▶ **What needs to be done**:
Reproduce word for word the stretch of the records from the line containing "How far away" through the end of the records.

▶ **Data excerpts**:
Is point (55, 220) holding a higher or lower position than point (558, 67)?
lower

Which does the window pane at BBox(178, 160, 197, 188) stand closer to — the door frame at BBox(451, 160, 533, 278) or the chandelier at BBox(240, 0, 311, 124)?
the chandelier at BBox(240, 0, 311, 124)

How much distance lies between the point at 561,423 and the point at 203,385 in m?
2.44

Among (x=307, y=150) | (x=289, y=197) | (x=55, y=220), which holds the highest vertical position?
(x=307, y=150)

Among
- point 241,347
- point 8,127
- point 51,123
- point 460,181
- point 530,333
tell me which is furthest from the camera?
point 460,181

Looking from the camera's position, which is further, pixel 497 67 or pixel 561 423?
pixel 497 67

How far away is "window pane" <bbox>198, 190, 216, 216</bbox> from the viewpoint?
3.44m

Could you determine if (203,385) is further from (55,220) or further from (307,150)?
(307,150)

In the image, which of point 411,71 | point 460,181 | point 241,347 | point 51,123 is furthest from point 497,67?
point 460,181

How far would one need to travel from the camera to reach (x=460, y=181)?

▶ **Task output**:
How far away is "window pane" <bbox>198, 190, 216, 216</bbox> from the viewpoint?
3.44m

Could you determine if (203,385) is further from (55,220) or further from (307,150)?
(307,150)

In the image, which of point 411,71 | point 460,181 | point 241,347 | point 51,123 is furthest from point 497,67?
point 460,181

How far would one need to travel from the camera to reach (x=460, y=181)?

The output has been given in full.